Due to these changes in our body from less sleep, it is common and easy to reach for less nutrient dense foods and more quickly digested foods. Foods that are high in fat and sugar are considered highly palatable foods that we are biologically driven to crave. Of course these are going to be the foods our bodies want when we need quick and lasting energy! Less sleep also means being up for more hours of the day, which leads to more food consumption in general because there’s simply more time to get hungry.

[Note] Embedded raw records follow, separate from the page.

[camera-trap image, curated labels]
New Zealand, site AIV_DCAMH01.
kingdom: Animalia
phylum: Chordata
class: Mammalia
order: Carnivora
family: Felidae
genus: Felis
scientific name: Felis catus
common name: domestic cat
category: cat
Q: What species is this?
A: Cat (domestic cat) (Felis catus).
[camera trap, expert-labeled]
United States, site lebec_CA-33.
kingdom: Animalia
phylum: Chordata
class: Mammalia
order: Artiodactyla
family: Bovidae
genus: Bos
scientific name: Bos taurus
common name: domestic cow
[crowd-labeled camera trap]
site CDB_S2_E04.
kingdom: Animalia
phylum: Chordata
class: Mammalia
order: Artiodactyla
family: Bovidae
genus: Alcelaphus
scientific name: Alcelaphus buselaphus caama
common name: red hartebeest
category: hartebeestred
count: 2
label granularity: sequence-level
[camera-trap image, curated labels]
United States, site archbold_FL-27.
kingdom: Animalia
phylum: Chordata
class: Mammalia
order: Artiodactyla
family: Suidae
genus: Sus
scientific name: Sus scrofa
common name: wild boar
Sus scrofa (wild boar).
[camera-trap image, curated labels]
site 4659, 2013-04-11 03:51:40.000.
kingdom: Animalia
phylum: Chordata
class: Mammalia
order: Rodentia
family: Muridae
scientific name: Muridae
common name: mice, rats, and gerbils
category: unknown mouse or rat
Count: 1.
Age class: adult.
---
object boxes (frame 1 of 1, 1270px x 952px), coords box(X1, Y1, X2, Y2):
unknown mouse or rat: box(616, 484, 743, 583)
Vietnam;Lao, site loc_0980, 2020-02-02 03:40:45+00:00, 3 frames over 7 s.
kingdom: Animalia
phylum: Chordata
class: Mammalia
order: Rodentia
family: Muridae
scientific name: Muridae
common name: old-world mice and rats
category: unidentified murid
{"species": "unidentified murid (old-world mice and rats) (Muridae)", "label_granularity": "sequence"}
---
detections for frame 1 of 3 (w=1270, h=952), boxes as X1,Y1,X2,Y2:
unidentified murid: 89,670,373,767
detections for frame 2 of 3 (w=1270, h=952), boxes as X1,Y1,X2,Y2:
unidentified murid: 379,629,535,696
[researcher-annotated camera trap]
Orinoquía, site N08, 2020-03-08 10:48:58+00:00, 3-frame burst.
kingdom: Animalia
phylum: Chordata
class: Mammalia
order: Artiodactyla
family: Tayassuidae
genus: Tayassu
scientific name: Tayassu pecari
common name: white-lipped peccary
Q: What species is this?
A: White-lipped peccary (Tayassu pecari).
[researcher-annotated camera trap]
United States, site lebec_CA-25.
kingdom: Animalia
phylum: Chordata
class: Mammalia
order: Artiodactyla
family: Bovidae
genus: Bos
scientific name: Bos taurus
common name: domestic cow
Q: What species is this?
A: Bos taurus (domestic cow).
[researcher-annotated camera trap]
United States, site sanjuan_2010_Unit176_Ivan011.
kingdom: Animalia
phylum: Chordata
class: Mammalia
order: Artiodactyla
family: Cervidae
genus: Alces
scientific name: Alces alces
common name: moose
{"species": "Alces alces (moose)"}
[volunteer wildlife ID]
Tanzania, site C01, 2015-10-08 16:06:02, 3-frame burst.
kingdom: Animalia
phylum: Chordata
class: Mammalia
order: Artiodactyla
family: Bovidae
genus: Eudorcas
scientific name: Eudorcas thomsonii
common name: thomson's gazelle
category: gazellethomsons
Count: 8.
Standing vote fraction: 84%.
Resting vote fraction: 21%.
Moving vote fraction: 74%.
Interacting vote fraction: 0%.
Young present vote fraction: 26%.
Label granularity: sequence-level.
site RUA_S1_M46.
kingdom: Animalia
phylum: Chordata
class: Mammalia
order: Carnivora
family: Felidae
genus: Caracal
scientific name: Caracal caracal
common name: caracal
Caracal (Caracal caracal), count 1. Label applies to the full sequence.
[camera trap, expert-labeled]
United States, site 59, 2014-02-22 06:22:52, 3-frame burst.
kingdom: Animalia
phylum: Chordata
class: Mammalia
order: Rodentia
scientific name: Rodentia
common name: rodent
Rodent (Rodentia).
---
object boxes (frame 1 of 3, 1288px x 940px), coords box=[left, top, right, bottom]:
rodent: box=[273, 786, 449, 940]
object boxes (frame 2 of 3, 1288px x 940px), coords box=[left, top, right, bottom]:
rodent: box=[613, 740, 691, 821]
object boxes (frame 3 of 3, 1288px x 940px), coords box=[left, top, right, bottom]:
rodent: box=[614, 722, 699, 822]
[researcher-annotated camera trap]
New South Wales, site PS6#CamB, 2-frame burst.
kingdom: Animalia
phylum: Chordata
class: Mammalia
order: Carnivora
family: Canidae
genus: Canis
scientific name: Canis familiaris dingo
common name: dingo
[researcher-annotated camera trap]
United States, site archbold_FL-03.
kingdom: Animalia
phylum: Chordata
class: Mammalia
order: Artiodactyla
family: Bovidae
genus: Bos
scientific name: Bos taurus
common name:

While this can feel like a problem, it’s actually crucial to honor your hunger no matter what in order to maintain trust with your body and continue to receive those hunger cues.

How do we combat this sleep deprived hunger?

Well, the simple answer to this is sleep…however, we all know that is not always the easiest solution.  Adults should get about 7 to 9 hours of sleep each night on a regular basis.  Yes, some people can still thrive with less but that is very rare! 

Some ways to get good consistent sleep include:

  • going to bed and waking up at the same time each day
  • not taking long naps or drinking a lot of caffeine throughout the day
  • making your sleeping environment quiet, dark, and relaxing
  • avoiding using electronics for about an hour before bed

On the days when you still haven’t been able to sleep well, there are nutritional strategies to feel as best you can.  You will want to be sure to include protein and fiber throughout the day to help you feel full and satisfied.  Adding protein, fat, and fiber with your carbs will help slow digestion so that you maintain stable blood sugar for stable energy rather than spikes and crashes that can occur from meals and snacks that are mainly carb based.  Drinking plenty of water will also help to keep you alert, and having fruits and veggies that have vitamins and minerals will help get the nutrients you need to feel energized.

Most importantly, remember a tired day is temporary and staying fueled by honoring hunger is always top priority!